Karena itu, selain memang perlu mengantisipasi, kita pun perlu melakukan mekanisasi (menciptakan mekanisme pertahanan-diri) untuk menghadapi peristiwa yang sudah tak bisa diantisipasi. Mekanisme ini dapat kita kelompokkan menjadi dua, yaitu:

Mekanisme eksternal
Misalkan  kita kini merasakan situasi kantor atau rumah tangga yang benar-benar depresif dan sebab-sebabnya sudah ruwet, seperti benang kusut. Mekanisme eksternal yang bisa kita lakukan antara lain: mengatur (to manage), mengubah, memperbaiki, atau pindah ke situasi baru.  Tapi ini men-syaratkan kemampuan, kemantapan, dan tangggung jawab. 

Mekanisme Internal
Jika hal tersebut belum sanggup kita jalankan, maka yang bisa kita lakukan adalah menciptakan mekanisme internal. Jumlah dan bentuk mekanisme internal yang diciptakan Tuhan untuk mempertahankan hidup itu sangat tak terbatas, dari mulai menciptakan interpretasi baru, opini baru, definisi baru, makna baru, refleksi baru, sikap baru dan sebagainya.

Mekanisme internal itu intinya adalah upaya kita menciptakan pikiran, perasaan, dan keyakinan yang membuat kita menjadi lebih kuat dan lebih tercerahkan. Mekanisme internal ini bahkan lebih berperan ketimbang mekanisme eksternal dalam mengkondisikan seseorang menjadi depresi atau tidak. 

Dalam prakteknya, belum tentu orang yang di penjara itu lebih depresif ketimbang orang yang bebas. Belum tentu orang yang namanya dan gambarnya dijadikan sasaran tudingan dan hinaan di media atau demo itu lebih depresif.
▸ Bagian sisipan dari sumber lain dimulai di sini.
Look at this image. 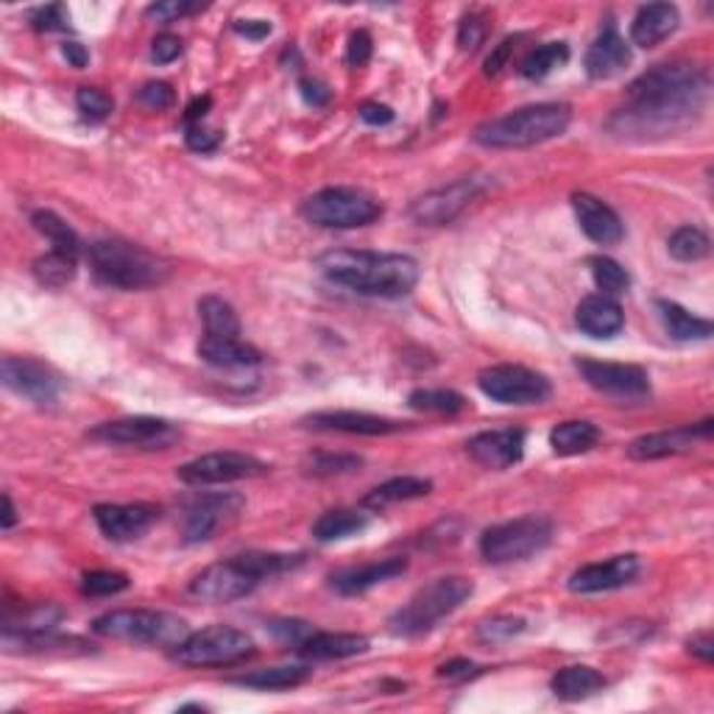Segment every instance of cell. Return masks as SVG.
I'll list each match as a JSON object with an SVG mask.
<instances>
[{"label":"cell","instance_id":"1","mask_svg":"<svg viewBox=\"0 0 714 714\" xmlns=\"http://www.w3.org/2000/svg\"><path fill=\"white\" fill-rule=\"evenodd\" d=\"M709 101V73L689 62L650 67L628 87L625 106L609 129L628 140L673 137L703 115Z\"/></svg>","mask_w":714,"mask_h":714},{"label":"cell","instance_id":"2","mask_svg":"<svg viewBox=\"0 0 714 714\" xmlns=\"http://www.w3.org/2000/svg\"><path fill=\"white\" fill-rule=\"evenodd\" d=\"M327 280L360 296L399 299L419 282V263L408 254L366 252V248H332L316 260Z\"/></svg>","mask_w":714,"mask_h":714},{"label":"cell","instance_id":"3","mask_svg":"<svg viewBox=\"0 0 714 714\" xmlns=\"http://www.w3.org/2000/svg\"><path fill=\"white\" fill-rule=\"evenodd\" d=\"M302 556L288 552H246L229 561L204 566L190 581V595L204 603H234V600L252 595L263 581L277 578L282 572H291L302 564Z\"/></svg>","mask_w":714,"mask_h":714},{"label":"cell","instance_id":"4","mask_svg":"<svg viewBox=\"0 0 714 714\" xmlns=\"http://www.w3.org/2000/svg\"><path fill=\"white\" fill-rule=\"evenodd\" d=\"M572 120V110L559 101L531 104L502 117L486 120L474 129V143L483 149H531L564 135Z\"/></svg>","mask_w":714,"mask_h":714},{"label":"cell","instance_id":"5","mask_svg":"<svg viewBox=\"0 0 714 714\" xmlns=\"http://www.w3.org/2000/svg\"><path fill=\"white\" fill-rule=\"evenodd\" d=\"M90 266L98 282L117 291H143L168 280V266L156 254L126 241H98L90 246Z\"/></svg>","mask_w":714,"mask_h":714},{"label":"cell","instance_id":"6","mask_svg":"<svg viewBox=\"0 0 714 714\" xmlns=\"http://www.w3.org/2000/svg\"><path fill=\"white\" fill-rule=\"evenodd\" d=\"M472 581L461 578V575H449V578H435L433 584L422 586L413 598L394 611V617L388 620L391 634L396 637H424L435 625L449 617L452 611L461 609L469 598H472Z\"/></svg>","mask_w":714,"mask_h":714},{"label":"cell","instance_id":"7","mask_svg":"<svg viewBox=\"0 0 714 714\" xmlns=\"http://www.w3.org/2000/svg\"><path fill=\"white\" fill-rule=\"evenodd\" d=\"M98 637L120 639V642L149 645V648H179L190 637V628L182 617L168 611L151 609H117L106 611L92 623Z\"/></svg>","mask_w":714,"mask_h":714},{"label":"cell","instance_id":"8","mask_svg":"<svg viewBox=\"0 0 714 714\" xmlns=\"http://www.w3.org/2000/svg\"><path fill=\"white\" fill-rule=\"evenodd\" d=\"M552 541V522L541 513L492 525L481 536V556L488 564H513L539 556Z\"/></svg>","mask_w":714,"mask_h":714},{"label":"cell","instance_id":"9","mask_svg":"<svg viewBox=\"0 0 714 714\" xmlns=\"http://www.w3.org/2000/svg\"><path fill=\"white\" fill-rule=\"evenodd\" d=\"M383 215L377 199L357 188H324L302 204V218L313 227L357 229L369 227Z\"/></svg>","mask_w":714,"mask_h":714},{"label":"cell","instance_id":"10","mask_svg":"<svg viewBox=\"0 0 714 714\" xmlns=\"http://www.w3.org/2000/svg\"><path fill=\"white\" fill-rule=\"evenodd\" d=\"M254 653V642L246 630L232 625H209L195 630L179 648L170 650V659L182 667H227Z\"/></svg>","mask_w":714,"mask_h":714},{"label":"cell","instance_id":"11","mask_svg":"<svg viewBox=\"0 0 714 714\" xmlns=\"http://www.w3.org/2000/svg\"><path fill=\"white\" fill-rule=\"evenodd\" d=\"M483 394L500 405H541L550 399V380L525 366H492L477 377Z\"/></svg>","mask_w":714,"mask_h":714},{"label":"cell","instance_id":"12","mask_svg":"<svg viewBox=\"0 0 714 714\" xmlns=\"http://www.w3.org/2000/svg\"><path fill=\"white\" fill-rule=\"evenodd\" d=\"M266 469V463L260 458H254V455L224 449V452H207L202 458H193V461L176 469V477L188 483V486H221V483L260 477Z\"/></svg>","mask_w":714,"mask_h":714},{"label":"cell","instance_id":"13","mask_svg":"<svg viewBox=\"0 0 714 714\" xmlns=\"http://www.w3.org/2000/svg\"><path fill=\"white\" fill-rule=\"evenodd\" d=\"M90 438L104 444H120V447L168 449L170 444L179 442V430L165 419H154V416H126V419L98 424L95 430H90Z\"/></svg>","mask_w":714,"mask_h":714},{"label":"cell","instance_id":"14","mask_svg":"<svg viewBox=\"0 0 714 714\" xmlns=\"http://www.w3.org/2000/svg\"><path fill=\"white\" fill-rule=\"evenodd\" d=\"M0 377L9 391L37 405H53L62 391V380L46 364L31 360V357H3L0 364Z\"/></svg>","mask_w":714,"mask_h":714},{"label":"cell","instance_id":"15","mask_svg":"<svg viewBox=\"0 0 714 714\" xmlns=\"http://www.w3.org/2000/svg\"><path fill=\"white\" fill-rule=\"evenodd\" d=\"M477 193H481L477 179H458L447 188L430 190L422 199H416L410 207V218L422 227H444V224L455 221L477 199Z\"/></svg>","mask_w":714,"mask_h":714},{"label":"cell","instance_id":"16","mask_svg":"<svg viewBox=\"0 0 714 714\" xmlns=\"http://www.w3.org/2000/svg\"><path fill=\"white\" fill-rule=\"evenodd\" d=\"M578 371L586 383L600 394L617 396V399H645L650 396V380L645 369L630 364H605V360H578Z\"/></svg>","mask_w":714,"mask_h":714},{"label":"cell","instance_id":"17","mask_svg":"<svg viewBox=\"0 0 714 714\" xmlns=\"http://www.w3.org/2000/svg\"><path fill=\"white\" fill-rule=\"evenodd\" d=\"M241 506L243 500L238 494H202V497H193L188 508H184V541L188 545L207 541L227 517H234V513L241 511Z\"/></svg>","mask_w":714,"mask_h":714},{"label":"cell","instance_id":"18","mask_svg":"<svg viewBox=\"0 0 714 714\" xmlns=\"http://www.w3.org/2000/svg\"><path fill=\"white\" fill-rule=\"evenodd\" d=\"M92 520L110 541H135L154 527V522L160 520V511L154 506H145V502H131V506L106 502V506L92 508Z\"/></svg>","mask_w":714,"mask_h":714},{"label":"cell","instance_id":"19","mask_svg":"<svg viewBox=\"0 0 714 714\" xmlns=\"http://www.w3.org/2000/svg\"><path fill=\"white\" fill-rule=\"evenodd\" d=\"M467 452L472 455L474 463H481L486 469H511L513 463L522 461L525 455V433L520 428H502V430H486L469 438Z\"/></svg>","mask_w":714,"mask_h":714},{"label":"cell","instance_id":"20","mask_svg":"<svg viewBox=\"0 0 714 714\" xmlns=\"http://www.w3.org/2000/svg\"><path fill=\"white\" fill-rule=\"evenodd\" d=\"M639 575L637 556H614L600 564H586L570 575V589L575 595H595V591L623 589Z\"/></svg>","mask_w":714,"mask_h":714},{"label":"cell","instance_id":"21","mask_svg":"<svg viewBox=\"0 0 714 714\" xmlns=\"http://www.w3.org/2000/svg\"><path fill=\"white\" fill-rule=\"evenodd\" d=\"M572 209L578 218L581 229L589 241L600 243V246H617L625 238L623 218L605 202H600L598 195L591 193H575L572 195Z\"/></svg>","mask_w":714,"mask_h":714},{"label":"cell","instance_id":"22","mask_svg":"<svg viewBox=\"0 0 714 714\" xmlns=\"http://www.w3.org/2000/svg\"><path fill=\"white\" fill-rule=\"evenodd\" d=\"M714 422L706 419L698 428H676V430H664V433H650L630 442L628 458L634 461H659V458H670V455L687 452L692 449L696 438H709L712 435Z\"/></svg>","mask_w":714,"mask_h":714},{"label":"cell","instance_id":"23","mask_svg":"<svg viewBox=\"0 0 714 714\" xmlns=\"http://www.w3.org/2000/svg\"><path fill=\"white\" fill-rule=\"evenodd\" d=\"M307 428L327 430V433H349V435H391L405 428L396 419L374 413H357V410H324L305 419Z\"/></svg>","mask_w":714,"mask_h":714},{"label":"cell","instance_id":"24","mask_svg":"<svg viewBox=\"0 0 714 714\" xmlns=\"http://www.w3.org/2000/svg\"><path fill=\"white\" fill-rule=\"evenodd\" d=\"M405 570H408V561L394 556V559L371 561V564L349 566V570L335 572V575H330V586L332 591H339L344 598H352V595H364V591L374 589V586L385 584V581L399 578Z\"/></svg>","mask_w":714,"mask_h":714},{"label":"cell","instance_id":"25","mask_svg":"<svg viewBox=\"0 0 714 714\" xmlns=\"http://www.w3.org/2000/svg\"><path fill=\"white\" fill-rule=\"evenodd\" d=\"M630 62V48L623 39V34L617 31L614 23H605L600 28L598 39L591 42L589 51H586V73L591 78H611L623 73Z\"/></svg>","mask_w":714,"mask_h":714},{"label":"cell","instance_id":"26","mask_svg":"<svg viewBox=\"0 0 714 714\" xmlns=\"http://www.w3.org/2000/svg\"><path fill=\"white\" fill-rule=\"evenodd\" d=\"M575 324L581 327V332H586L589 339H614L620 335V330L625 327L623 307L611 296L603 293H591L575 310Z\"/></svg>","mask_w":714,"mask_h":714},{"label":"cell","instance_id":"27","mask_svg":"<svg viewBox=\"0 0 714 714\" xmlns=\"http://www.w3.org/2000/svg\"><path fill=\"white\" fill-rule=\"evenodd\" d=\"M681 23V14L673 3H648L637 12L634 23H630V39L639 48H656L659 42L676 31Z\"/></svg>","mask_w":714,"mask_h":714},{"label":"cell","instance_id":"28","mask_svg":"<svg viewBox=\"0 0 714 714\" xmlns=\"http://www.w3.org/2000/svg\"><path fill=\"white\" fill-rule=\"evenodd\" d=\"M369 650V639L360 634H316L299 645V656L313 662H332V659H352Z\"/></svg>","mask_w":714,"mask_h":714},{"label":"cell","instance_id":"29","mask_svg":"<svg viewBox=\"0 0 714 714\" xmlns=\"http://www.w3.org/2000/svg\"><path fill=\"white\" fill-rule=\"evenodd\" d=\"M199 357L215 369H252L263 364V355L241 339H204L199 344Z\"/></svg>","mask_w":714,"mask_h":714},{"label":"cell","instance_id":"30","mask_svg":"<svg viewBox=\"0 0 714 714\" xmlns=\"http://www.w3.org/2000/svg\"><path fill=\"white\" fill-rule=\"evenodd\" d=\"M659 319H662L664 330L673 341H706L712 339L714 324L709 319H701V316H692L689 310H684L681 305L667 299L656 302Z\"/></svg>","mask_w":714,"mask_h":714},{"label":"cell","instance_id":"31","mask_svg":"<svg viewBox=\"0 0 714 714\" xmlns=\"http://www.w3.org/2000/svg\"><path fill=\"white\" fill-rule=\"evenodd\" d=\"M552 692L561 701H584V698L595 696L605 687V676L598 673L595 667H586V664H575V667L559 670L550 681Z\"/></svg>","mask_w":714,"mask_h":714},{"label":"cell","instance_id":"32","mask_svg":"<svg viewBox=\"0 0 714 714\" xmlns=\"http://www.w3.org/2000/svg\"><path fill=\"white\" fill-rule=\"evenodd\" d=\"M433 483L424 481V477H391L385 481L383 486H377L374 492L366 494L364 506L371 508V511H383V508L394 506V502H408V500H419V497H428Z\"/></svg>","mask_w":714,"mask_h":714},{"label":"cell","instance_id":"33","mask_svg":"<svg viewBox=\"0 0 714 714\" xmlns=\"http://www.w3.org/2000/svg\"><path fill=\"white\" fill-rule=\"evenodd\" d=\"M366 525H369L366 513L352 511V508H335V511L321 513L319 520L313 522V536L319 541H341L366 531Z\"/></svg>","mask_w":714,"mask_h":714},{"label":"cell","instance_id":"34","mask_svg":"<svg viewBox=\"0 0 714 714\" xmlns=\"http://www.w3.org/2000/svg\"><path fill=\"white\" fill-rule=\"evenodd\" d=\"M199 316H202L209 339H238L241 335V319H238L234 307L221 296L199 299Z\"/></svg>","mask_w":714,"mask_h":714},{"label":"cell","instance_id":"35","mask_svg":"<svg viewBox=\"0 0 714 714\" xmlns=\"http://www.w3.org/2000/svg\"><path fill=\"white\" fill-rule=\"evenodd\" d=\"M600 442V430L591 422H561L552 428L550 447L556 455L589 452Z\"/></svg>","mask_w":714,"mask_h":714},{"label":"cell","instance_id":"36","mask_svg":"<svg viewBox=\"0 0 714 714\" xmlns=\"http://www.w3.org/2000/svg\"><path fill=\"white\" fill-rule=\"evenodd\" d=\"M31 224L37 232H42L51 241L53 252H62V254H71V257H76L78 260V252H81V241H78V234L73 232V227L67 221H62L56 213H51V209H37V213L31 215Z\"/></svg>","mask_w":714,"mask_h":714},{"label":"cell","instance_id":"37","mask_svg":"<svg viewBox=\"0 0 714 714\" xmlns=\"http://www.w3.org/2000/svg\"><path fill=\"white\" fill-rule=\"evenodd\" d=\"M307 676H310V670L307 667H291V664H288V667L254 670V673H246V676L232 678V684H238V687L268 689V692H273V689L299 687L302 681H307Z\"/></svg>","mask_w":714,"mask_h":714},{"label":"cell","instance_id":"38","mask_svg":"<svg viewBox=\"0 0 714 714\" xmlns=\"http://www.w3.org/2000/svg\"><path fill=\"white\" fill-rule=\"evenodd\" d=\"M570 62V46L566 42H547V46L533 48L525 59H522L520 73L531 81H541L550 76L552 71H559Z\"/></svg>","mask_w":714,"mask_h":714},{"label":"cell","instance_id":"39","mask_svg":"<svg viewBox=\"0 0 714 714\" xmlns=\"http://www.w3.org/2000/svg\"><path fill=\"white\" fill-rule=\"evenodd\" d=\"M408 405L419 413H438V416H455L467 408V399H463L458 391L449 388H419L408 396Z\"/></svg>","mask_w":714,"mask_h":714},{"label":"cell","instance_id":"40","mask_svg":"<svg viewBox=\"0 0 714 714\" xmlns=\"http://www.w3.org/2000/svg\"><path fill=\"white\" fill-rule=\"evenodd\" d=\"M667 252L676 257L678 263H698L703 257H709L712 252V241L709 234L698 227H681L670 234Z\"/></svg>","mask_w":714,"mask_h":714},{"label":"cell","instance_id":"41","mask_svg":"<svg viewBox=\"0 0 714 714\" xmlns=\"http://www.w3.org/2000/svg\"><path fill=\"white\" fill-rule=\"evenodd\" d=\"M34 277L46 288H65L76 277V257L62 252H48L34 260Z\"/></svg>","mask_w":714,"mask_h":714},{"label":"cell","instance_id":"42","mask_svg":"<svg viewBox=\"0 0 714 714\" xmlns=\"http://www.w3.org/2000/svg\"><path fill=\"white\" fill-rule=\"evenodd\" d=\"M589 266H591V277H595V285L600 288L603 296H611V299H614V296H620V293H625L630 288L628 271H625L617 260L598 254V257H591Z\"/></svg>","mask_w":714,"mask_h":714},{"label":"cell","instance_id":"43","mask_svg":"<svg viewBox=\"0 0 714 714\" xmlns=\"http://www.w3.org/2000/svg\"><path fill=\"white\" fill-rule=\"evenodd\" d=\"M124 589H129V578L124 572L92 570L81 578V591L90 598H110V595H120Z\"/></svg>","mask_w":714,"mask_h":714},{"label":"cell","instance_id":"44","mask_svg":"<svg viewBox=\"0 0 714 714\" xmlns=\"http://www.w3.org/2000/svg\"><path fill=\"white\" fill-rule=\"evenodd\" d=\"M76 106L87 124H101V120H106V117L112 115L115 101H112L104 90H98V87H81V90L76 92Z\"/></svg>","mask_w":714,"mask_h":714},{"label":"cell","instance_id":"45","mask_svg":"<svg viewBox=\"0 0 714 714\" xmlns=\"http://www.w3.org/2000/svg\"><path fill=\"white\" fill-rule=\"evenodd\" d=\"M360 458L357 455H332V452H319V455H310L305 463V469L310 474H316V477H327V474H344V472H355L357 467H360Z\"/></svg>","mask_w":714,"mask_h":714},{"label":"cell","instance_id":"46","mask_svg":"<svg viewBox=\"0 0 714 714\" xmlns=\"http://www.w3.org/2000/svg\"><path fill=\"white\" fill-rule=\"evenodd\" d=\"M525 630V620L522 617H492L486 623L477 625V637L483 642H508V639L520 637Z\"/></svg>","mask_w":714,"mask_h":714},{"label":"cell","instance_id":"47","mask_svg":"<svg viewBox=\"0 0 714 714\" xmlns=\"http://www.w3.org/2000/svg\"><path fill=\"white\" fill-rule=\"evenodd\" d=\"M137 101L154 112H165L176 104V92H174V87L165 85V81H149V85L140 87V92H137Z\"/></svg>","mask_w":714,"mask_h":714},{"label":"cell","instance_id":"48","mask_svg":"<svg viewBox=\"0 0 714 714\" xmlns=\"http://www.w3.org/2000/svg\"><path fill=\"white\" fill-rule=\"evenodd\" d=\"M184 140H188V149L199 151V154H213V151H218V145L224 143V137L218 135V131L207 129L204 124L188 126V129H184Z\"/></svg>","mask_w":714,"mask_h":714},{"label":"cell","instance_id":"49","mask_svg":"<svg viewBox=\"0 0 714 714\" xmlns=\"http://www.w3.org/2000/svg\"><path fill=\"white\" fill-rule=\"evenodd\" d=\"M31 26L37 28V31H65L67 28L65 7L53 3V7L37 9V12H31Z\"/></svg>","mask_w":714,"mask_h":714},{"label":"cell","instance_id":"50","mask_svg":"<svg viewBox=\"0 0 714 714\" xmlns=\"http://www.w3.org/2000/svg\"><path fill=\"white\" fill-rule=\"evenodd\" d=\"M483 39H486V26H483L481 20L474 17H463L461 28H458V48L467 53L477 51L483 46Z\"/></svg>","mask_w":714,"mask_h":714},{"label":"cell","instance_id":"51","mask_svg":"<svg viewBox=\"0 0 714 714\" xmlns=\"http://www.w3.org/2000/svg\"><path fill=\"white\" fill-rule=\"evenodd\" d=\"M371 59V34L369 31H355L346 46V65L349 67H364Z\"/></svg>","mask_w":714,"mask_h":714},{"label":"cell","instance_id":"52","mask_svg":"<svg viewBox=\"0 0 714 714\" xmlns=\"http://www.w3.org/2000/svg\"><path fill=\"white\" fill-rule=\"evenodd\" d=\"M151 56H154L160 65H170L174 59L182 56V39L176 37V34H160V37L154 39Z\"/></svg>","mask_w":714,"mask_h":714},{"label":"cell","instance_id":"53","mask_svg":"<svg viewBox=\"0 0 714 714\" xmlns=\"http://www.w3.org/2000/svg\"><path fill=\"white\" fill-rule=\"evenodd\" d=\"M202 7H195V3H154V7H149V17L160 20V23H170V20L176 17H184V14H193L199 12Z\"/></svg>","mask_w":714,"mask_h":714},{"label":"cell","instance_id":"54","mask_svg":"<svg viewBox=\"0 0 714 714\" xmlns=\"http://www.w3.org/2000/svg\"><path fill=\"white\" fill-rule=\"evenodd\" d=\"M271 630L282 639V642H291V645H296V648H299V645L313 634L310 625L296 623V620H291V623H273Z\"/></svg>","mask_w":714,"mask_h":714},{"label":"cell","instance_id":"55","mask_svg":"<svg viewBox=\"0 0 714 714\" xmlns=\"http://www.w3.org/2000/svg\"><path fill=\"white\" fill-rule=\"evenodd\" d=\"M474 673H477V664L474 662H469V659H452V662L442 664L435 676L447 678V681H467Z\"/></svg>","mask_w":714,"mask_h":714},{"label":"cell","instance_id":"56","mask_svg":"<svg viewBox=\"0 0 714 714\" xmlns=\"http://www.w3.org/2000/svg\"><path fill=\"white\" fill-rule=\"evenodd\" d=\"M357 115H360V120H366L369 126H388L391 120H394V110L385 104H377V101H366V104H360Z\"/></svg>","mask_w":714,"mask_h":714},{"label":"cell","instance_id":"57","mask_svg":"<svg viewBox=\"0 0 714 714\" xmlns=\"http://www.w3.org/2000/svg\"><path fill=\"white\" fill-rule=\"evenodd\" d=\"M299 92H302V98H305L307 104H313V106H327V104H330V90H327V85L316 81V78H302Z\"/></svg>","mask_w":714,"mask_h":714},{"label":"cell","instance_id":"58","mask_svg":"<svg viewBox=\"0 0 714 714\" xmlns=\"http://www.w3.org/2000/svg\"><path fill=\"white\" fill-rule=\"evenodd\" d=\"M513 48H517V39H502L497 51L486 59V76H497L508 65V56H511Z\"/></svg>","mask_w":714,"mask_h":714},{"label":"cell","instance_id":"59","mask_svg":"<svg viewBox=\"0 0 714 714\" xmlns=\"http://www.w3.org/2000/svg\"><path fill=\"white\" fill-rule=\"evenodd\" d=\"M234 31L246 39H263L271 34V23H268V20H238V23H234Z\"/></svg>","mask_w":714,"mask_h":714},{"label":"cell","instance_id":"60","mask_svg":"<svg viewBox=\"0 0 714 714\" xmlns=\"http://www.w3.org/2000/svg\"><path fill=\"white\" fill-rule=\"evenodd\" d=\"M213 106V98L204 95V98H195L193 104L184 110V126H199L204 124V115H207V110Z\"/></svg>","mask_w":714,"mask_h":714},{"label":"cell","instance_id":"61","mask_svg":"<svg viewBox=\"0 0 714 714\" xmlns=\"http://www.w3.org/2000/svg\"><path fill=\"white\" fill-rule=\"evenodd\" d=\"M689 653H696L698 659H703V662L709 664L714 659V639L709 637V634L692 637V642H689Z\"/></svg>","mask_w":714,"mask_h":714},{"label":"cell","instance_id":"62","mask_svg":"<svg viewBox=\"0 0 714 714\" xmlns=\"http://www.w3.org/2000/svg\"><path fill=\"white\" fill-rule=\"evenodd\" d=\"M62 53H65V59L67 62H71L73 67H85L87 65V51L81 46H78V42H65V46H62Z\"/></svg>","mask_w":714,"mask_h":714},{"label":"cell","instance_id":"63","mask_svg":"<svg viewBox=\"0 0 714 714\" xmlns=\"http://www.w3.org/2000/svg\"><path fill=\"white\" fill-rule=\"evenodd\" d=\"M14 522H17V511H14V502L9 494H3V517H0V527L3 531H9V527H14Z\"/></svg>","mask_w":714,"mask_h":714}]
</instances>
Bisa ya dan bisa tidak, atau bahkan malah bisa semakin matang, tergantung mekanisme internalnya.

Jika dua hal ini tidak ada, mungkin semua pintu akan tertutup. Dari laporan penelitian beberapa ahli diakui bahwa yang membuat orang tak kunjung bisa menguasai mood-nya adalah karena orang itu tidak menyadari adanya kebutuhan untuk mengubah dirinya. Bahkan mungkin merasa itulah yang benar.